Yesterday Google announced a new markup to support multilingual content. This is an interesting move for Google, and one that I think I really like since International SEO has often been a source of questions for SEOs, and to be honest Google pretty much sucks at ranking the correct geo-targeted URL in the correct country-specific search engine.
Best practices have long been that you should do the following to help Google figure out the right page:
1) Best would probably be to use country-specific top level domains (TLDs) such as .co.uk or .com.au. If you cannot do this, it’s probably best to use a .com domain.
2) Use subfolders, not subdomains. (Google shows subdomains in the post, but look at what Gianluca has to say about it):
3) Do not use IP redirects for geo-specific information, such as currencies and phone numbers, as currently Googlebot only comes from US IP addresses. It is better to hardcode in this information based on the country-specific subfolders. As Google says:
Avoid automatic redirection based on the user’s perceived language. These redirections could prevent users (and search engines) from viewing all the versions of your site. (source)
4) You can geotarget subfolders as well through Google Webmaster Tools according to this post called GeoTargeting on the Same Domain Using XML Sitemaps.
Now Google has thrown us a bone (maybe). Let’s explore it a bit.
What is the expanded rel=”alternate” href markup?
Basically what Google is giving us now is a way to designate that a page/section of a site is in a specific language, and thus should be targeted towards that search engine.
Here’s an example. Let’s say we have a site, http://www.example.com.
Now we have different content on each specific language subfolder, which is set up like this:
On each of the pages above, you will need to put a new <link rel=”"> attribute in the <head> section of your page.

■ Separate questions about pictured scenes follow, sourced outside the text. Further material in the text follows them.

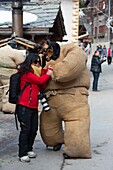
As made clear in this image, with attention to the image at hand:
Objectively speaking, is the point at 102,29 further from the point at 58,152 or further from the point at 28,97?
the point at 28,97

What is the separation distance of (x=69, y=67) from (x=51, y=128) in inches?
44.9

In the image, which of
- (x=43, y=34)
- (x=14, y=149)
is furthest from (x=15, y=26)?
(x=14, y=149)

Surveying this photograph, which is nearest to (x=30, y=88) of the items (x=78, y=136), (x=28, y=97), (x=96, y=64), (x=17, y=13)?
(x=28, y=97)

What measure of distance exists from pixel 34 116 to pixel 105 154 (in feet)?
4.42

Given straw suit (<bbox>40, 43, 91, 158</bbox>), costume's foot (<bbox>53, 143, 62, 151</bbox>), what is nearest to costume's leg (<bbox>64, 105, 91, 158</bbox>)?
straw suit (<bbox>40, 43, 91, 158</bbox>)

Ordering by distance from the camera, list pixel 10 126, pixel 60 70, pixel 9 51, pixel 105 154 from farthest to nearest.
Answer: pixel 9 51 → pixel 10 126 → pixel 105 154 → pixel 60 70

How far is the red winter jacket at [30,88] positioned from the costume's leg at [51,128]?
1.61 feet

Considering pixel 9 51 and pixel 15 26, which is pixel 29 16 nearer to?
pixel 15 26

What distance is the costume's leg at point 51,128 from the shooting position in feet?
24.0

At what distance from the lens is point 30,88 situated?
6.89m

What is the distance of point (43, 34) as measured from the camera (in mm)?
15039

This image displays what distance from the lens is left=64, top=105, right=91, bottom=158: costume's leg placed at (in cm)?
694

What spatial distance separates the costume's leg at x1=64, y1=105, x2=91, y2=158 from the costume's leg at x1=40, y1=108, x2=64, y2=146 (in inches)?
12.1

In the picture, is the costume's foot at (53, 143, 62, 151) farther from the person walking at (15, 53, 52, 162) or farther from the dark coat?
the dark coat
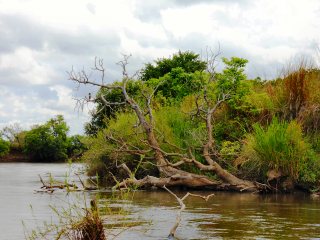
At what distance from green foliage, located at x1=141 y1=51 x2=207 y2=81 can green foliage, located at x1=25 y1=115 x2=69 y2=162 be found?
40.5 meters

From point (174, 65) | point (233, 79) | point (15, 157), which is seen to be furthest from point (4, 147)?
point (233, 79)

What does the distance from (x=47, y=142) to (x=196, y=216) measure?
246ft

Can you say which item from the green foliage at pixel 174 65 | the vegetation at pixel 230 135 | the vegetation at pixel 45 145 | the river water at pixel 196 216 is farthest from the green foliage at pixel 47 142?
the river water at pixel 196 216

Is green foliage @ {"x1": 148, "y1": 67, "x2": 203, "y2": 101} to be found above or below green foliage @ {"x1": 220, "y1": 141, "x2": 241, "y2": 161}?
above

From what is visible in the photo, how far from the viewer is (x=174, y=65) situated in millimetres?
53281

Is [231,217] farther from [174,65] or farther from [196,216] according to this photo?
[174,65]

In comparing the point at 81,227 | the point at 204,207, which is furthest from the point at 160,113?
the point at 81,227

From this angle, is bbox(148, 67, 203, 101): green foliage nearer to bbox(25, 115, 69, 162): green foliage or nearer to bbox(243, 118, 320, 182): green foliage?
bbox(243, 118, 320, 182): green foliage

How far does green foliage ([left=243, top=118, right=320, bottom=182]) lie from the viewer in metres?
25.1

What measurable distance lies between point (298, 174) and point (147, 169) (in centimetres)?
699

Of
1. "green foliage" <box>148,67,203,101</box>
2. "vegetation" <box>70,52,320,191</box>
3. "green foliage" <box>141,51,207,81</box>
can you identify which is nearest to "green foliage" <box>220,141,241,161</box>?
"vegetation" <box>70,52,320,191</box>

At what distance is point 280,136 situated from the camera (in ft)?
82.5

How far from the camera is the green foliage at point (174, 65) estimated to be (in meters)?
52.7

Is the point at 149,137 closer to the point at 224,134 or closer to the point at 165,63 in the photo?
the point at 224,134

For convenience sake, I’d put it around your rel=canonical tag (if you have one).
For the above examples, this is how the <link rel=”alternate” hreflang=”(content)” href=”(content)”> would look for the US content page that also has translated content:
<link rel=”alternate” hreflang=”en-GB” href=”http://www.example.com/hotels/en/gb/more-URL”>
<link rel=”alternate” hreflang=”es-ES” href=”http://www.example.com/hotels/es/es/more-URL”>
<link rel=”alternate” hreflang=”es-MX” href=”http://www.example.com/hotels/es/mx/more-URL”>
From my understanding (and someone please correct me if I am wrong), Google is now saying that we can use this when the content on the page is essentially the same except for price (so USD vs GBP). I get this from this statement:
Today we’re going further with our support for multilingual content with improved handling for these two scenarios:
- Multiregional websites using substantially the same content. Example: English webpages for Australia, Canada and USA, differing only in price
How is this different?
Last year Google published a blog post called “Unifying Content under MultiLingual Templates“. Under that, when you had templated translated content, you had to pick a canonical URL (the one you desired to have displayed to searchers). It then involved setting a cookie to remember what a person selected as their language, then redirecting the person based on that cookie.

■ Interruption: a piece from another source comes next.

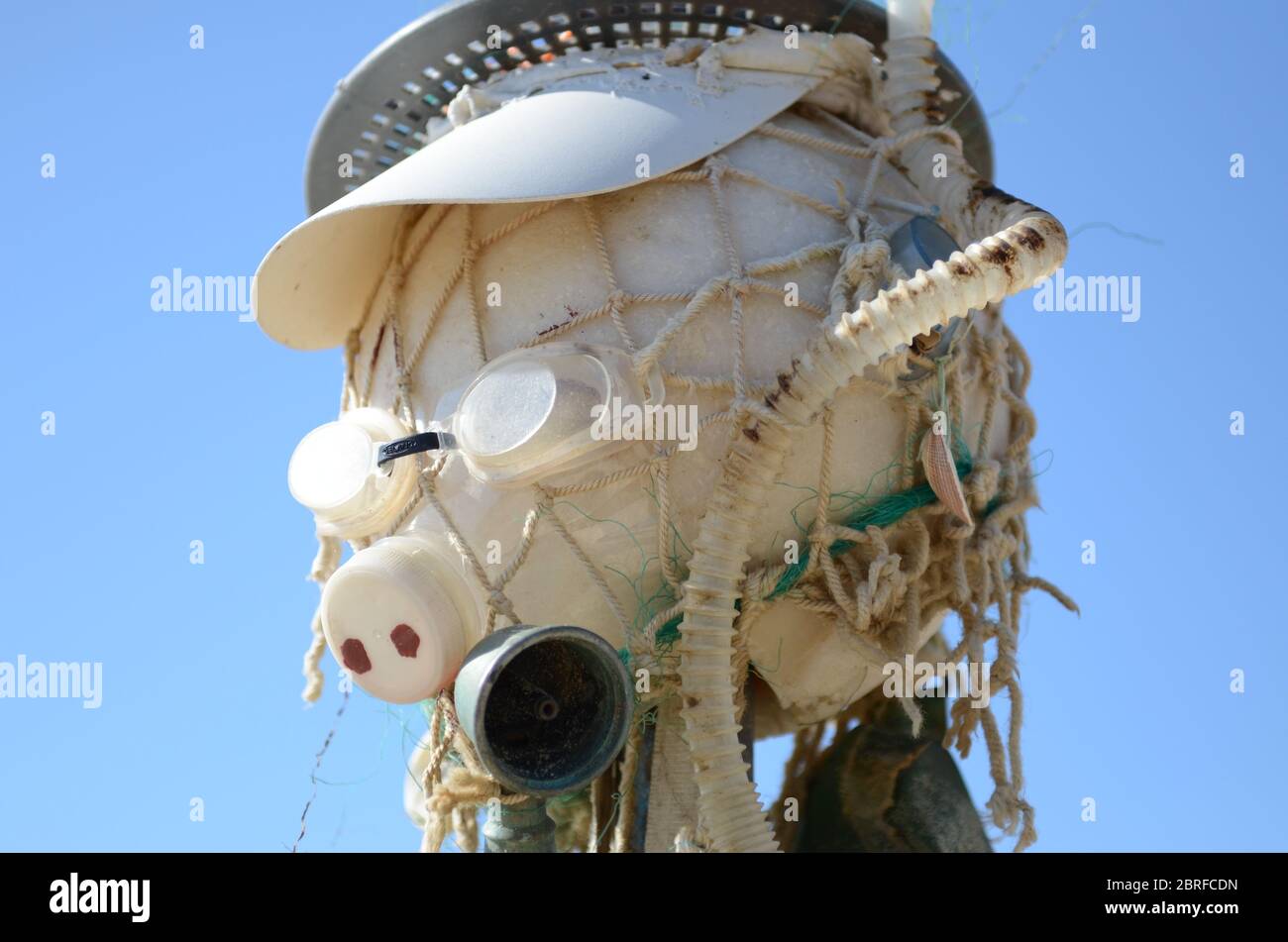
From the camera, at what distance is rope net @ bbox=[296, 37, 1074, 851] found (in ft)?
14.0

Also, depending on what language the person was using when they set up the page, i.e. if it is a profile page set up in the Spanish version of the site, then that page becomes the canonical and all the others (French, English, Italian, etc) use a rel=canonical to the Spanish version.
In the new system, all you have to do for this templated content is use the hreflang to designate the different languages, which will be served to the different language search engines. If you’re translating every page, this makes a lot of sense! However, if you are not translating every page, I think it would still make sense to just designate the page using the hreflang to the original language. This should, according to Google, keep the page from being indexed in other language Google search engines, and it should rank in the correct language search.
We’ll see if this is indeed what happens, but it seems promising.
What I Wonder
I wonder if this means that we no longer have to do unique content for different iterations of the same language? For example, does this mean that we can just add “u”s to words like “favorite” (becomes favourite) and change the currency to GBP from USD, throw this tag on, and we are good to go? Will Google still treat this as duplicate content?
It’s hard to know without any testing (though I have a client I am going to try it out on I hope), but does this not follow logically that this is now allowed?
I’d love to hear thoughts anyone has.